Si le parcours n’est pas fixe, les cyclistes devront toutefois passer par quatre points de contrôle, au Mont Ventoux (France), Sestrières (Italie), Vukovar (Croatie) et Mont Lovcen (Monténégro). Il faudra donc traverser neuf pays entre la Belgique et la Turquie, soit la France, l’Italie, la Slovénie, la Croatie, la Bosnie, le Monténégro, l’Albanie, la Macédoine et la Grèce. Il n’y aura pas d’assistance de l’organisation en cours de route, mais son GPS spot-traqueur nous permettra de le suivre par le biais de son site internet (jonasgoy.ch) et il espère pouvoir se débrouiller en cas de petits pépins, car il ne parle que le français. Pour parcourir 380 km quotidiennement, Jonas imagine qu’il passera plus de 15 heures à rouler dans la journée. On souhaite bonne chance à notre menuisier de Romainmôtier dans cette folle aventure qu’il espère fermement conclure afin d’attirer des sponsors pour s’attaquer au record du monde, dans le futur.

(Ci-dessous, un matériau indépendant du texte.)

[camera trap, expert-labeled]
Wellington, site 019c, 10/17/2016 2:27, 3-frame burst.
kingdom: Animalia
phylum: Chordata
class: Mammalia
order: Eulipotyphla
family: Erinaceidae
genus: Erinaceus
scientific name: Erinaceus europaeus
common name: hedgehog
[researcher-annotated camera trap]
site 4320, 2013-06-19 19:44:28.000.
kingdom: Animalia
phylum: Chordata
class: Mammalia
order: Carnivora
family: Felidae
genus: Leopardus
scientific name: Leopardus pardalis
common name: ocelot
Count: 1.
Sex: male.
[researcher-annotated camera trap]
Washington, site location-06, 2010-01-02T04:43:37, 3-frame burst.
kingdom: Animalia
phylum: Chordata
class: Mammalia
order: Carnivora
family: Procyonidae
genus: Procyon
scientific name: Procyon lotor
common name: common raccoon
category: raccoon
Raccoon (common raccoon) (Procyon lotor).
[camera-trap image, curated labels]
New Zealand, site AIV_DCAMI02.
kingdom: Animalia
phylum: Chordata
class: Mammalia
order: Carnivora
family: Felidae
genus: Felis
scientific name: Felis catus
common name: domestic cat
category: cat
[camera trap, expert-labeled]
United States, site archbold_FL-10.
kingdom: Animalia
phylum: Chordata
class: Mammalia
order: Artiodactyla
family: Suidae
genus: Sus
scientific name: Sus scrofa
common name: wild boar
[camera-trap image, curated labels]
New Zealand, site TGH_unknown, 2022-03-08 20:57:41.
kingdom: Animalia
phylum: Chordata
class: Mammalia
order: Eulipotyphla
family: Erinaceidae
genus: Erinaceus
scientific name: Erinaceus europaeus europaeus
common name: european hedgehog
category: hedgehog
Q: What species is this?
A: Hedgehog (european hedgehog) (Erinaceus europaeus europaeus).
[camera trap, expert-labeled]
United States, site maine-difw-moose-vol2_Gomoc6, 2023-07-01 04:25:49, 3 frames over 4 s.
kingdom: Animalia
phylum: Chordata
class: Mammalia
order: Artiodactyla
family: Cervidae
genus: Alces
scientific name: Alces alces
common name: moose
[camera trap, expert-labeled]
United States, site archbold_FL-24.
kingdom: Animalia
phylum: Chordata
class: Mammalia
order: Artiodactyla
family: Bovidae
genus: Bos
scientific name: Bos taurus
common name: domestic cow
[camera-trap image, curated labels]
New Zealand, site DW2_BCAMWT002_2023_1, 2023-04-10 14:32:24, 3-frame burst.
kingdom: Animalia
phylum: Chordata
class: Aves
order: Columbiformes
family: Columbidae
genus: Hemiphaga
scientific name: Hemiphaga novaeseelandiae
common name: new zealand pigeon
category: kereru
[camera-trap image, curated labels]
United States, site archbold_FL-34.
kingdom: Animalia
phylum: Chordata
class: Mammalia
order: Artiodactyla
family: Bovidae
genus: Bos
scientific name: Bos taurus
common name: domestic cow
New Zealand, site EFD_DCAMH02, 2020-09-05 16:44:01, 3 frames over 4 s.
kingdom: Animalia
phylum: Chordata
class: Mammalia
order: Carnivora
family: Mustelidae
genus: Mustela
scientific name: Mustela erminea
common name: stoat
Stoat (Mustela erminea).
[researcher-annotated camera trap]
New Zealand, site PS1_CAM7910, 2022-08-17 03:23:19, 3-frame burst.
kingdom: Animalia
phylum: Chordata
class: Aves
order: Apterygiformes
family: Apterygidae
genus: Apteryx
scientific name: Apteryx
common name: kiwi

Romainmôtier: une UAPE dans Le Môtier ?

A part les comptes 2014, le sujet important qui a été débattu fut l’achat par la commune de Romainmôtier-Envy du bâtiment du Môtier, pour en faire une Unité d’Accueil Parascolaire pour les Enfants (UAPE).
Le Conseil général a donné son aval pour Fr. 1’200’000.–, plus un crédit pour le début des travaux. Les communes doivent s’activer pour trouver des solutions avec l’entrée en vigueur de la nouvelle loi scolaire sur la journée continue. Les villages du Vallon du Nozon ont nommé un comité de pilotage pour étudier des propositions d’accueils parascolaires. Romainmôtier saisit la balle au bond avec la mise en vente de ce bâtiment qui, à ses yeux, ne présente que des avantages: il n’y aurait pas de lourds travaux, juste quelques aménagements. Il est proche des écoles, ce qui réduirait certains problèmes de transport et il y a un jardin. Avec trois classes enfantines, la commune est sûre de remplir ce lieu d’accueil, qui pourrait recevoir jusqu’à 24 élèves. Le rapport a été accepté à la presque unanimité (2 contre, 3 abstentions).
Comptes positifs
Alors que le budget prévoyait une perte de Fr. 21 529.– les comptes se soldent par un excédent de Fr. 5 607.–. Il n’y a pas qu’une cause à ce bon résultat, mais une addition de revenus un peu plus élevés que prévu. Bonne nouvelle: la déchetterie est financée à 100% par la taxe causale. Entre 2012 et 2014, le poids des déchets par habitant a passé de 174 kg à moins de 76 kg. Tout va bien donc, à l’exception de la facture sociale, gérée par l’Etat et donc incontrôlable, ce dont se plaignent toutes les petites communes.
Enfin dans les divers: Romainmôtier-Envy a été retenue par l’Illustré pour la finale du concours «le plus beau village de Suisse». En cas de victoire cela lui ferait une bonne pub.
Un trottoir, reliant Romainmôtier et la gare de Croy, est en cours d’étude, plusieurs options sont en discussion.